╭─ ROWS
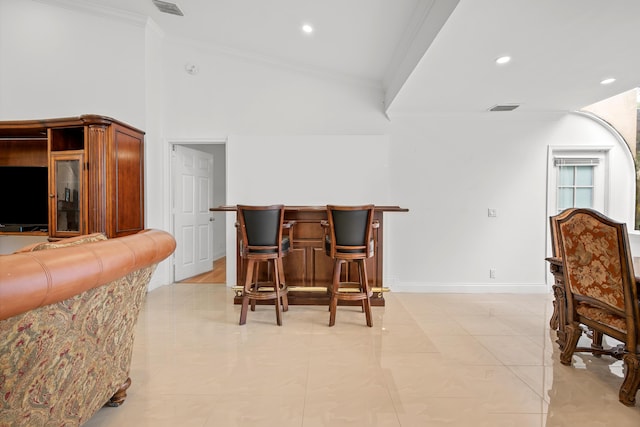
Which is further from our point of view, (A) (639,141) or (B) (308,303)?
(A) (639,141)

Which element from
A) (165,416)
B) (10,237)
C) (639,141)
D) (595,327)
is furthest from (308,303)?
(639,141)

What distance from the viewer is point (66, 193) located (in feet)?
12.4

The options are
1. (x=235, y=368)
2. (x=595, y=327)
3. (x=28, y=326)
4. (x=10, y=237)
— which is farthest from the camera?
(x=10, y=237)

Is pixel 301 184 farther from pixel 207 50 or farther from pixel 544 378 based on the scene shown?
pixel 544 378

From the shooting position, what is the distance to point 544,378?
2.16m

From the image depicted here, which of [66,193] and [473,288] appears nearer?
[66,193]

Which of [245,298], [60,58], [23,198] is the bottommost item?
[245,298]

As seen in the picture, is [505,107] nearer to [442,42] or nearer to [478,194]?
[478,194]

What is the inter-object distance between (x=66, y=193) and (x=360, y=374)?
3.77 meters

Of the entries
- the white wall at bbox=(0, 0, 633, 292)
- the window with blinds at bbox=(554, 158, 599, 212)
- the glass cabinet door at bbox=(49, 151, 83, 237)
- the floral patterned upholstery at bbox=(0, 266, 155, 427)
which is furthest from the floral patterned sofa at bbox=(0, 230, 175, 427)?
the window with blinds at bbox=(554, 158, 599, 212)

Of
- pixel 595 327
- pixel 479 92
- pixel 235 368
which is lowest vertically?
pixel 235 368

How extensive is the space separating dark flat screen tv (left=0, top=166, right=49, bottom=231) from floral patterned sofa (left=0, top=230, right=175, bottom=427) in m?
╰─
Copy the lines from the start of the records through the line containing "3.77 meters" word for word, leaving out the pictures.

Which is further from our point of view, (A) (639,141) or (B) (308,303)?
(A) (639,141)

Which element from
A) (165,416)
B) (10,237)
C) (639,141)
D) (595,327)
is furthest from (308,303)?
(639,141)

What distance from the viewer is point (66, 193) located (in feet)?
12.4

The options are
1. (x=235, y=368)
2. (x=595, y=327)
3. (x=28, y=326)
4. (x=10, y=237)
— which is farthest from the camera?
(x=10, y=237)

Is pixel 301 184 farther from pixel 207 50 or farther from pixel 544 378 based on the scene shown?
pixel 544 378

From the shooting position, what is the distance to point 544,378?
2.16m

From the image depicted here, which of [66,193] and [473,288] appears nearer?
[66,193]

Which of [245,298], [60,58], [23,198] is the bottommost item?
[245,298]

As seen in the picture, is [505,107] nearer to [442,42] or nearer to [478,194]?
[478,194]

What is the inter-object distance between (x=66, y=193) and (x=360, y=374)?
3.77 meters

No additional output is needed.